Diese Namensgebung ist auf das Jahre 1843 zu datieren. Zwei Jahre, nachdem die Zeitschrift in London gegründet wurde. Zu diesem Zeitpunkt stand der Wiederaufbau des Londoner Parlamentsgebäudes, das 1834 einem verheerenden Brand zum Opfer gefallen war, kurz vor der Vollendung. Die Wände des Gebäudes sollten repräsentative Wandgemälde zieren. Zu diesem Zweck wurde ein Wettbewerb ausgerufen. Die von verschiedenen Künstlern angefertigten Entwürfe - in der Fachsprache "cartoons" genannt - wurden in einer Ausstellung der Öffentlichkeit präsentiert.
Den wichtigsten Teil der Wochenzeitschrift Punch
bildete zu jener Zeit eine regelmäßig unter dem Titel Mr
Punchs Pencillings erscheinende satirische Zeichnung, die sich
über eine ganze Seite erstreckte.
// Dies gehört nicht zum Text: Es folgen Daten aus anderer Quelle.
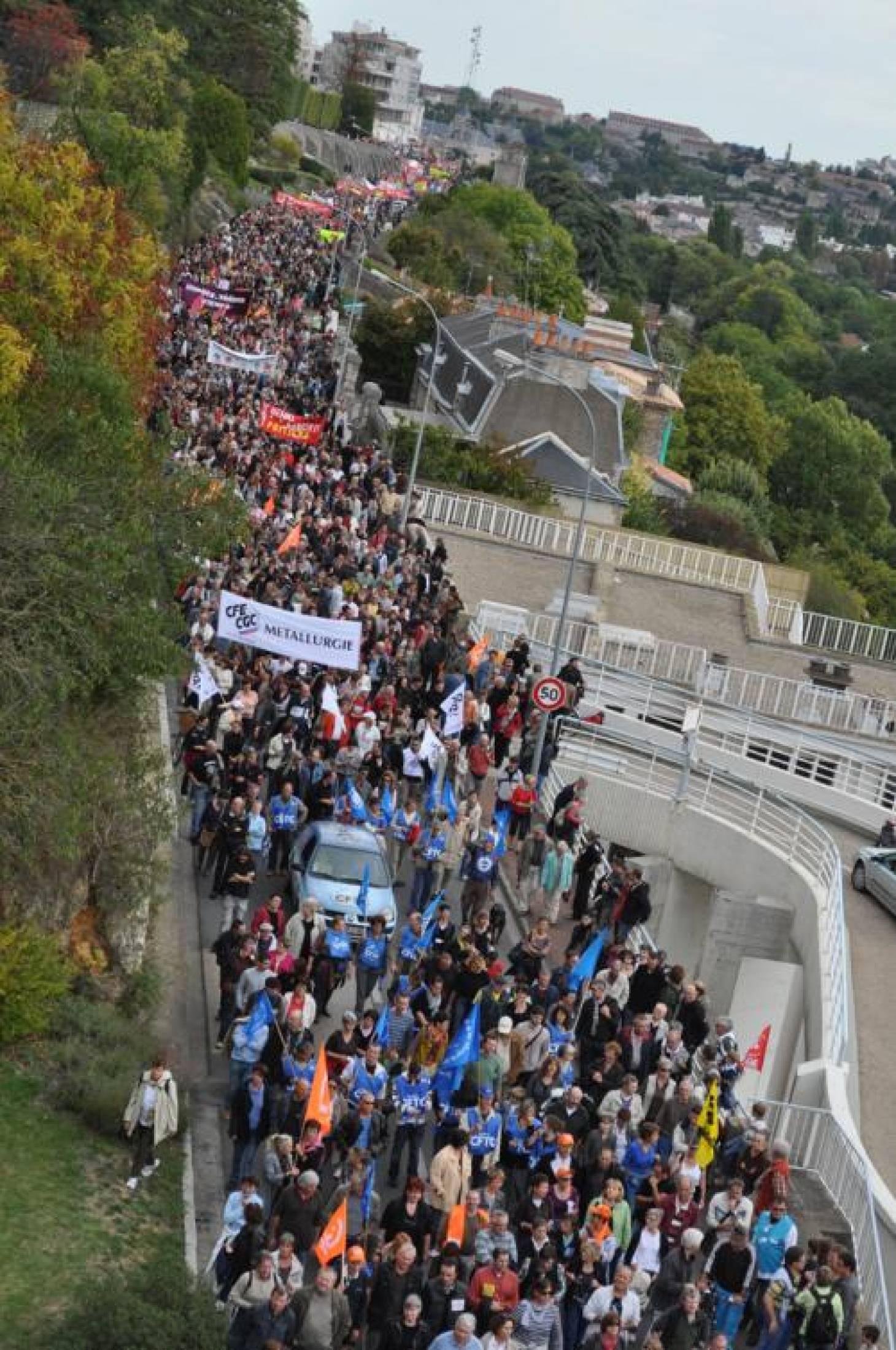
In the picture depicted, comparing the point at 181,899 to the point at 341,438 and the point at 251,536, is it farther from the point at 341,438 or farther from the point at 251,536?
the point at 341,438

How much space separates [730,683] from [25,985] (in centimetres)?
2726

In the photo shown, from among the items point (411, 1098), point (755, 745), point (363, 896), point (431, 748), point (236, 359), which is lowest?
point (755, 745)

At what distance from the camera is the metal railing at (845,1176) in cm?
1791

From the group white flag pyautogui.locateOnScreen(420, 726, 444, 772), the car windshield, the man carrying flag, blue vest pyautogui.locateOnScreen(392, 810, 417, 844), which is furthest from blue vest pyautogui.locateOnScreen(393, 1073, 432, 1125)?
white flag pyautogui.locateOnScreen(420, 726, 444, 772)

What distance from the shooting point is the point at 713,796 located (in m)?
34.3

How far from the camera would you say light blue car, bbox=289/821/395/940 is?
23750 millimetres

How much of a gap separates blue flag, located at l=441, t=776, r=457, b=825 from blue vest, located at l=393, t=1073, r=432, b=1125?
24.0ft

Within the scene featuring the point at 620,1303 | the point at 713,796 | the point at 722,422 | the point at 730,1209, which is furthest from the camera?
the point at 722,422

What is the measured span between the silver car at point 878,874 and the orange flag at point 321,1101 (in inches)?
559

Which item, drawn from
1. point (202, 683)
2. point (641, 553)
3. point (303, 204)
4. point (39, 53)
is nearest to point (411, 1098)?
point (202, 683)

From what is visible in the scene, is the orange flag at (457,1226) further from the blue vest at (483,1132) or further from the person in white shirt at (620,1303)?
the blue vest at (483,1132)

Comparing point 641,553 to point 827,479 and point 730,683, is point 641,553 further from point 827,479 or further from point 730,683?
point 827,479

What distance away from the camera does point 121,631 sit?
23.9 meters

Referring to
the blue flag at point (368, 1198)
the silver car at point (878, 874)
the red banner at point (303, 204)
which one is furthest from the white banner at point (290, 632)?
the red banner at point (303, 204)
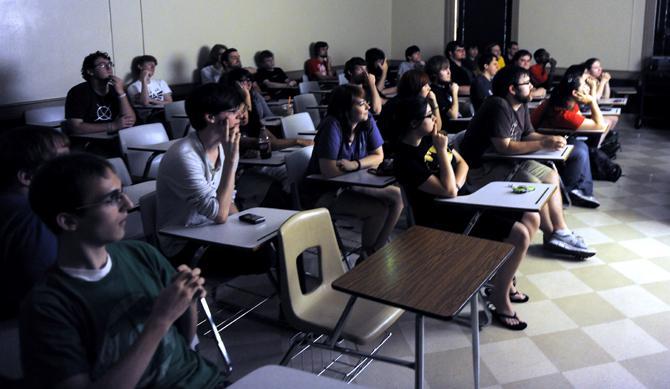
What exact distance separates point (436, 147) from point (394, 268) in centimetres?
112

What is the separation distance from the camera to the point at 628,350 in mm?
2820

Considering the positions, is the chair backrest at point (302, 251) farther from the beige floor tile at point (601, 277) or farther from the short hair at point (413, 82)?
the short hair at point (413, 82)

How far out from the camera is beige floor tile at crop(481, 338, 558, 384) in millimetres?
2633

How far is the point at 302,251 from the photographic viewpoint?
7.38ft

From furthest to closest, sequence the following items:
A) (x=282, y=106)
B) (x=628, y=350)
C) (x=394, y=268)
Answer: (x=282, y=106) < (x=628, y=350) < (x=394, y=268)

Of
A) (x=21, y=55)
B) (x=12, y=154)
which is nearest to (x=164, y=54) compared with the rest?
(x=21, y=55)

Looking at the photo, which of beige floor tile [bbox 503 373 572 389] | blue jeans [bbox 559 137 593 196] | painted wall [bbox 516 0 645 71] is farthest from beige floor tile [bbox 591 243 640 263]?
painted wall [bbox 516 0 645 71]

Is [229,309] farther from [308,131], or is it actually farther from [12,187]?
[308,131]

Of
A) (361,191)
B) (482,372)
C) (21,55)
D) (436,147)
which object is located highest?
(21,55)

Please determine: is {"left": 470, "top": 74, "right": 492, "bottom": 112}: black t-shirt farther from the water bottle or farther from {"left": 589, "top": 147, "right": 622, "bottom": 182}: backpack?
the water bottle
In der Juli-Ausgabe des Jahres
1843 ersetzte die Redaktion diese Rubrik durch ihren "Beitrag"
zur Parlaments-Ausstellung: In einer Reihe
von Zeichnungen, die den ironischen Titel "cartoons"
trugen, wurde die Kostspieligkeit der Pläne zur Verschönerung
des Parlamentsgebäudes mit der erbärmlichen Situation der unteren
Bevölkerungsschichten kontrastiert. Sarkastisch kommentierte Punch:
"Die Armen verlangen nach Brot, und der Staat
in seiner Menschenfreundlichkeit gewährt ihnen - eine Ausstellung."
Der Künstler JOHN LEECH entwarf
dazu eine Zeichnung mit dem Titel Cartoon No. 1: Substance
and Shadow. Sie zeigt, wie zerlumpte Bettler verwirrt die opulent-gerahmten
Porträts in einer Galerie bestaunen. Die Karikatur parodierte aufs
Feinste die monumentalen, patriotisch-kitschigen Entwürfe, die in
der Ausstellung zu sehen waren.
Die von Punch initiierte Kampagne hatte vor allem einen Effekt: Der Begriff "cartoon" machte die Runde und diente von da an als einprägsame Bezeichnung für satirische und humorvolle Zeichnungen aller Art.